(A run of records)
>> start

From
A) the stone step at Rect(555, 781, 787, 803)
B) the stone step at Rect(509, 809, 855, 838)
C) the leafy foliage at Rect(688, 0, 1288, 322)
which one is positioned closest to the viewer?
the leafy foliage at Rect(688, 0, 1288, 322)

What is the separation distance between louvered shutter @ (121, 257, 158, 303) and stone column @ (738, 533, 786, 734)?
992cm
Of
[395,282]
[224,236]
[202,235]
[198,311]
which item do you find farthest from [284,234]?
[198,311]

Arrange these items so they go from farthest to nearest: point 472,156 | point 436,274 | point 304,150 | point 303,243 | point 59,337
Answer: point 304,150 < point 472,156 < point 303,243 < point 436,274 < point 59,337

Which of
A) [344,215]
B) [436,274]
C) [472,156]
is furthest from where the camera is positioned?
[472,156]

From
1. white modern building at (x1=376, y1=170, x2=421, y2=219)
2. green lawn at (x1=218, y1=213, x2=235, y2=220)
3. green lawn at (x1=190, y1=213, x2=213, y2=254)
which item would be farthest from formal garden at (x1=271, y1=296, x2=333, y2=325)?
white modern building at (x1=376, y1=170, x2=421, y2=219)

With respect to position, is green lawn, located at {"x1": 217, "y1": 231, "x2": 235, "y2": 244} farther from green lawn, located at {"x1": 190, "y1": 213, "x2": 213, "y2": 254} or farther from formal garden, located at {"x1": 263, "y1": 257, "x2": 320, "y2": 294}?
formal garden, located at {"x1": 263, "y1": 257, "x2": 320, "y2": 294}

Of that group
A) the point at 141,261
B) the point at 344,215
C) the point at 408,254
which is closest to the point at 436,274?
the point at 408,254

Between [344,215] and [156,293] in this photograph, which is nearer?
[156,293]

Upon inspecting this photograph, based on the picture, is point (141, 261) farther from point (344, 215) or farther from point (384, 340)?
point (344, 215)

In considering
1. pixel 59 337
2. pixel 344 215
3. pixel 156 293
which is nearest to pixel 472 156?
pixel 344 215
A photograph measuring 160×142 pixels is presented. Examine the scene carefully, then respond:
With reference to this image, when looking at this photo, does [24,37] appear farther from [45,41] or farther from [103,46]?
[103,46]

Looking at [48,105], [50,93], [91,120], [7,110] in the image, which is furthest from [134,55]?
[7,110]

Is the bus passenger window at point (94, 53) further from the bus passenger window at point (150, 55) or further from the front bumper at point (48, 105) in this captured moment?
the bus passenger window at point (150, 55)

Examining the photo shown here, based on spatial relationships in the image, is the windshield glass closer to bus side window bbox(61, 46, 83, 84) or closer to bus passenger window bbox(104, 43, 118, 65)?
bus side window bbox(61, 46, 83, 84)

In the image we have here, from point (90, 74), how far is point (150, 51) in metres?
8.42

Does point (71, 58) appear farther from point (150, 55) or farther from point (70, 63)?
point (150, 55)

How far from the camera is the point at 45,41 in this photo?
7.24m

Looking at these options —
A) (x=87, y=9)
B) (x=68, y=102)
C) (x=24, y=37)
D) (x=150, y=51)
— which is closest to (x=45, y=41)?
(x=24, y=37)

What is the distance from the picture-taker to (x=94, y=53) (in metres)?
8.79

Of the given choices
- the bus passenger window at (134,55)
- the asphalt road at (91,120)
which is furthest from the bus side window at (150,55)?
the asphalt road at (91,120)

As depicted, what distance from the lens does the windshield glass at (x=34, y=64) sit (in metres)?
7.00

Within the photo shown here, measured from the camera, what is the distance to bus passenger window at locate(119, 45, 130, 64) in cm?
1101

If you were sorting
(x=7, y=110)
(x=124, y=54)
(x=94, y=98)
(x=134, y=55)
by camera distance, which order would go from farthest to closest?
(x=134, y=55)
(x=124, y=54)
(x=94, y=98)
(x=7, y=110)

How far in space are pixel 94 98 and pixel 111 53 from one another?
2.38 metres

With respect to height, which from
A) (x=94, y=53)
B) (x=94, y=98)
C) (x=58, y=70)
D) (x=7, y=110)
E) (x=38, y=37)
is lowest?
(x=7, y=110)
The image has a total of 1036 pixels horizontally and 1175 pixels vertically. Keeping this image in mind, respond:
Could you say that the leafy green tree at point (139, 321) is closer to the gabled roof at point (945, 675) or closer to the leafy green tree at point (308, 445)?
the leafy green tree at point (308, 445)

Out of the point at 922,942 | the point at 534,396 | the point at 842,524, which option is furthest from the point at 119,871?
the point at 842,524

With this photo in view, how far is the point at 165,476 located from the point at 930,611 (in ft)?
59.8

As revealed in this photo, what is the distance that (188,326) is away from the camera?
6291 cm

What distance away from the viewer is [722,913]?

>> end

**Instruction**
Nothing but the lines from the one with "How far in space" through the end of the data above should be repeated, each exactly as it stands.

**In response**
How far in space are pixel 94 98 and pixel 111 53 from one another?
2.38 metres

With respect to height, which from
A) (x=94, y=53)
B) (x=94, y=98)
C) (x=58, y=70)
D) (x=7, y=110)
E) (x=38, y=37)
is lowest?
(x=7, y=110)
The image has a total of 1036 pixels horizontally and 1175 pixels vertically. Keeping this image in mind, respond:
Could you say that the leafy green tree at point (139, 321) is closer to the gabled roof at point (945, 675) or closer to the leafy green tree at point (308, 445)?
the leafy green tree at point (308, 445)

Out of the point at 922,942 | the point at 534,396 | the point at 842,524, which option is furthest from the point at 119,871?
the point at 842,524

With this photo in view, how far is the point at 165,476 located from the point at 930,611 (in ft)?
59.8

As revealed in this photo, what is the distance that (188,326) is away from the camera?
6291 cm

What distance away from the viewer is [722,913]?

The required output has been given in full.